ALBEROBELLO - La “Casa Rossa”, uno dei più importanti baluardi che hanno fatto la storia della città da venerdì scorso non è più un bene pubblico. Ma il Comune non vuole restare fuori e vuole dire la sua sul futuro dell’edificio. Come è noto è stata aggiudicata l’asta per la vendita di questo grande quanto prezioso immobile che per tutto il periodo della seconda guerra mondiale è stata destinata a campo di concentramento.
L’edificio è stato rilevato dalla società consortile recupero patrimonio artistico e rurale «Reparter srl», congiuntamente ad altre sei società partecipanti ed a altre sei di prossima adesione. Presidente della società aggiudicataria è Mario Adda che con il padre Giacomo ed il fratello Alessandro costituiscono il nucleo portante della casa editrice barese Mario Adda.
Il complesso è stato aggiudicato per un milione e 200mila euro. Sull’epilogo della vicenda è intervenuto il sindaco Bruno De Luca, il quale ha espresso la soddisfazione dell’amministrazione comunale per l’esito che «ha posto fine ad una annosa vicenda che si protraeva da qualche lustro. Finalmente il campo di concentramento di Alberobello - prosegue - dopo tante peripezie è stato venduto all’asta. Abbiamo già contattato l’Ati, vincitrice dell’asta, per fissare un incontro al fine di valutare congiuntamente gli interventi e, anche nel rispetto delle direttive del consiglio comunale, le iniziative necessarie per recuperare e valorizzare l’unica struttura che in Puglia ricorda il fenomeno storico dell’internamento degli Ebrei a seguito delle famigerate leggi razziali».

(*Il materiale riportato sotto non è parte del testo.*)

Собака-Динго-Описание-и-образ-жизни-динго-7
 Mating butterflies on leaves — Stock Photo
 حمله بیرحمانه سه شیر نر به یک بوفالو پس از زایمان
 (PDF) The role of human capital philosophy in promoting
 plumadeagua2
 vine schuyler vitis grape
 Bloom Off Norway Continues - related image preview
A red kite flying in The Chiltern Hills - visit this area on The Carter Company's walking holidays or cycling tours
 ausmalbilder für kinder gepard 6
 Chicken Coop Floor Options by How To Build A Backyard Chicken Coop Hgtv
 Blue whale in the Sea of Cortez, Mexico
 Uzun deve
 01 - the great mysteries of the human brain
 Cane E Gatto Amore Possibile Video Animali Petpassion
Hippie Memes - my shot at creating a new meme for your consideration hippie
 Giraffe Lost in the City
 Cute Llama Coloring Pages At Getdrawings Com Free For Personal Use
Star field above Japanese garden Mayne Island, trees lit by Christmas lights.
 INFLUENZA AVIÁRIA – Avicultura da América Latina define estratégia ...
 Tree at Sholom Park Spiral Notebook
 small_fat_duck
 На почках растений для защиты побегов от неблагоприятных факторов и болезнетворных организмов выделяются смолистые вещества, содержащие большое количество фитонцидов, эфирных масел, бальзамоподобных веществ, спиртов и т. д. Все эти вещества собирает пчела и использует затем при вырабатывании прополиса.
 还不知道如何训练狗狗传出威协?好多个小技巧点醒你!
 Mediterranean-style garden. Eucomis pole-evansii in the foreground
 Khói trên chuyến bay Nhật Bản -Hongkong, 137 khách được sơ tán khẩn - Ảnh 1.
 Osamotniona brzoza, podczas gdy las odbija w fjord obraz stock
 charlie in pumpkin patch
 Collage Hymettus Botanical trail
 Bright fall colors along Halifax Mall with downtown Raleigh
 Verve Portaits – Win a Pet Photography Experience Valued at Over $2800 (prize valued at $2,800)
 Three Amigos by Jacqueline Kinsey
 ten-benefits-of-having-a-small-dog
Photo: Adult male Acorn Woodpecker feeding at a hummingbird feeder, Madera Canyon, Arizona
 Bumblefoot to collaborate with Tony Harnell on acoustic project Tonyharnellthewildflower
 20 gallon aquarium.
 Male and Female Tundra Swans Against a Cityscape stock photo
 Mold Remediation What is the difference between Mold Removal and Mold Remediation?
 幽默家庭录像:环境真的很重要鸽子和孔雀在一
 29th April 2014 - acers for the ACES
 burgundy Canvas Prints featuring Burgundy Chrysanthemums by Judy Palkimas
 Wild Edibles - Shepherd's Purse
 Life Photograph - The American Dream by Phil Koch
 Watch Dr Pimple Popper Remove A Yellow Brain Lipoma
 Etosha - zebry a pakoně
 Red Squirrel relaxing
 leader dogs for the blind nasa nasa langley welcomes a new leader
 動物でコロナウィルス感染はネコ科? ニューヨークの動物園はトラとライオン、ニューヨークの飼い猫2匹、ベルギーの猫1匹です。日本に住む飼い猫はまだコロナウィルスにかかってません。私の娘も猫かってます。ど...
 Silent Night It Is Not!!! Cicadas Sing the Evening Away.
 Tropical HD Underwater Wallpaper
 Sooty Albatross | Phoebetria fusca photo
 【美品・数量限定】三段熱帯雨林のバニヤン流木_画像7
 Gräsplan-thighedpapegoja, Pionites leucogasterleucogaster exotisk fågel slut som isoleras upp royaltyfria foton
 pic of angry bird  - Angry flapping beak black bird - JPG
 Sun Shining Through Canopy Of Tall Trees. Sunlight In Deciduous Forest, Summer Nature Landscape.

«Con la vendita della casa rossa - ha commentato il consigliere Vito Ricci, capogruppo della lista Ricci - viene meno un pezzo di storia del nostro Comune. E’ certo che il compito di tutelare la storia alberobellese non può essere solo affidata ad un gruppo di imprenditori. Rivendico, pertanto, con forza il ruolo che l’intero consiglio comunale dovrà svolgere nel valorizzare l’aspetto culturale e storico della Casa Rossa ex campo di concentramento».
«Mi sento rammaricato della fine ingloriosa della casa rossa e di tutta la fondazione Gigante - afferma Francesco Tauro, capogruppo del Pdl in Consiglio - Gli amministratori che si sono succeduti nella gestione hanno fallito, dilapidando un bene inestimabile che durante il periodo fascista aveva fatto la storia della città Non vi è stata mai la volontà pubblica di voler veramente valorizzare quel bene. La speranza che ci resta è quella che il vincolo posto dall’amministra - zione comunale sia rispettato e che non cancelli definitivamente la memoria storica della “casa rossa”».
Dal giugno del 1940 al settembre del 1943 l’edificio fu requisito e destinato a luogo di rifugio per circa duecento internati: inglesi, ebrei tedeschi ed ex polacchi, ebrei italiani, anarchici e antifascisti. Prevalentemente si trattava di professionisti: medici, ingegneri, architetti, pittori, musicisti, scrittori, giornalisti. Quegli anni sono ancora vivi nella memoria di molti cittadini che ebbero occasione di avere contatti con gli internati, molti dei quali hanno lasciato il segno del loro passaggio dalla «casa rossa» e da Alberobello.